Te gustaba hacer mermelada de fresa, de tomate, de cerezas, de sanguina, de grosellas maduras.
El rojo era tu color. El color de la sangre o de la vida.
Limpiabas la
fruta sobre la mesa de madera lavada de la cocina, luego la cocías con azúcar
moreno y zumo de limón. Sonaba la guitarra de Clapton a todo volumen:
What'll you do when you get lonely
And nobody's waiting by your side?
You've been running and hiding much too long.
You know it's just your foolish pride (...)
Te gustaba preparar estas conservas rojas y luego, en invierno, en mañanas heladas y luminosas, tostabas una rebanada grande de pan y extendías una gruesa capa de mermelada por encima. Masticabas despacio el pan, saboreando la mañana y algún libro que se manchaba siempre.
Han pasado
muchos años.

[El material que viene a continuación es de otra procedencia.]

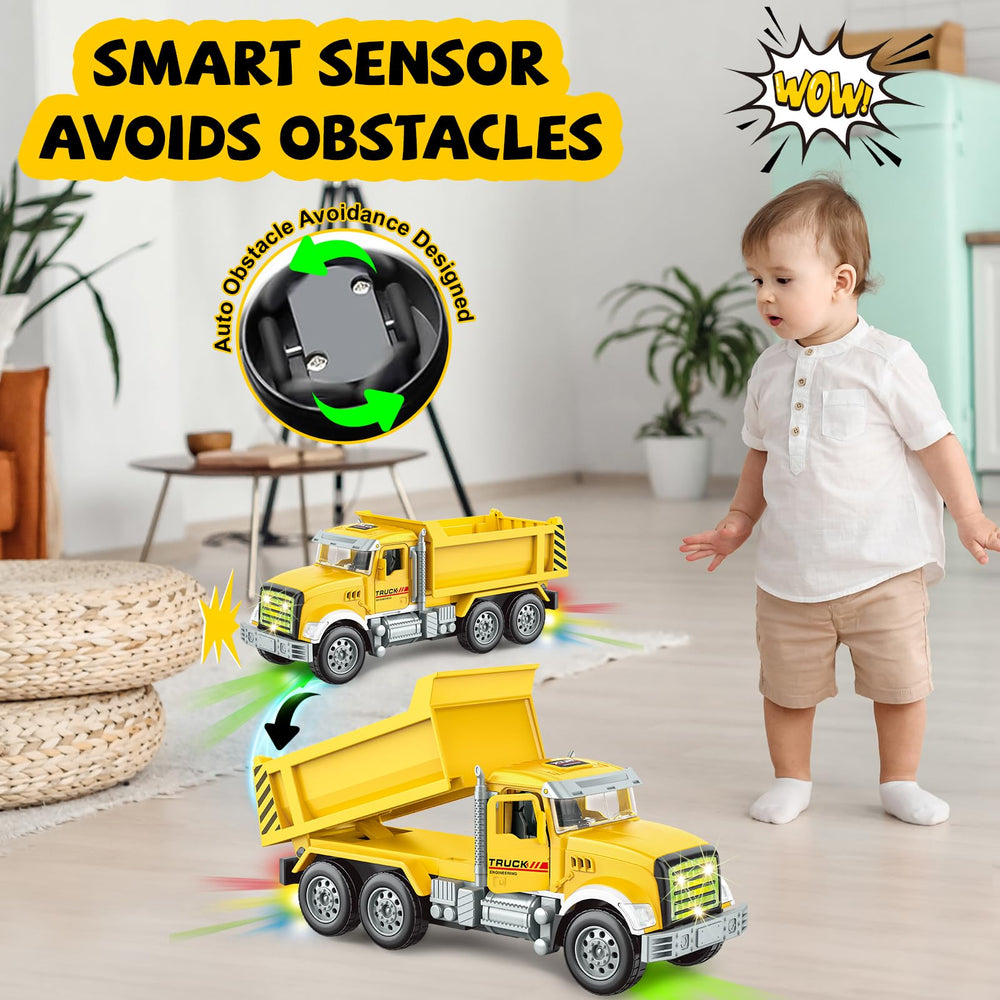 ALOTJOY dump truck with opening cab doors boosts pretend play.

Ahora están de moda los libros y las películas de vampiros, las
bocas ávidas de artificiales salsas rojas, demasiado dulces para mi gusto, yo prefería el
sabor poco dulce de la tuya, que a veces sabía a tomate y otras a fresa,
cereza, sanguina, grosella o risa.
Leo a veces un
viejo libro y aparece alguna hoja manchada de tu dulce. Saboreo entonces esas
palabras y me saben un poco a ti, no sé si antes o después de la hora del desayuno.